■ **Instructions to follow**
Write out the line that contains "kingdom: Animalia" and every line after it through the end of the entries, exactly as given and with no other lines.

BEGIN

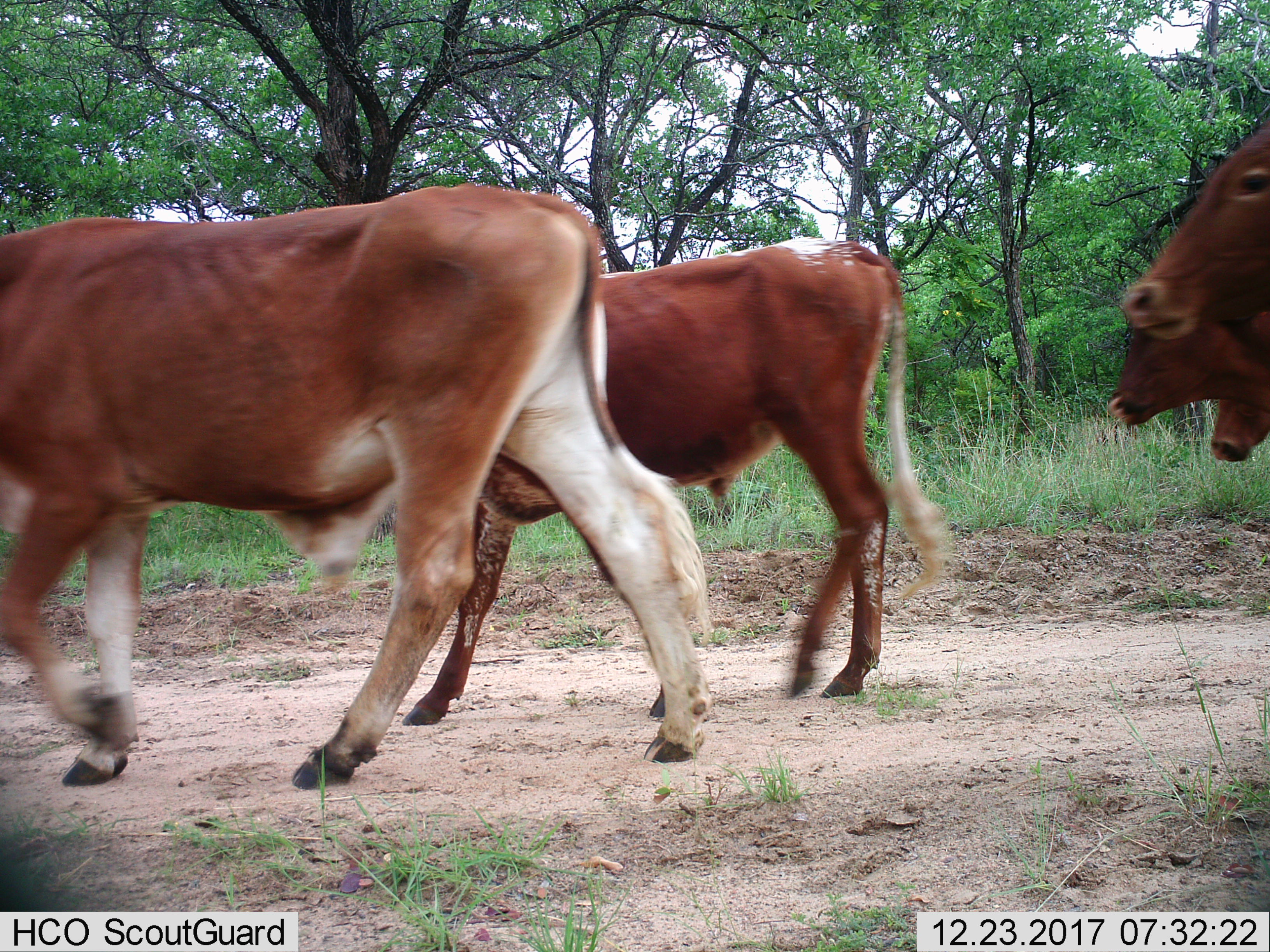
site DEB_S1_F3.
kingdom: Animalia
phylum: Chordata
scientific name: Vertebrata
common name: domestic animal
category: domesticanimal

END

■ **Task output**
kingdom: Animalia
phylum: Chordata
scientific name: Vertebrata
common name: domestic animal
category: domesticanimal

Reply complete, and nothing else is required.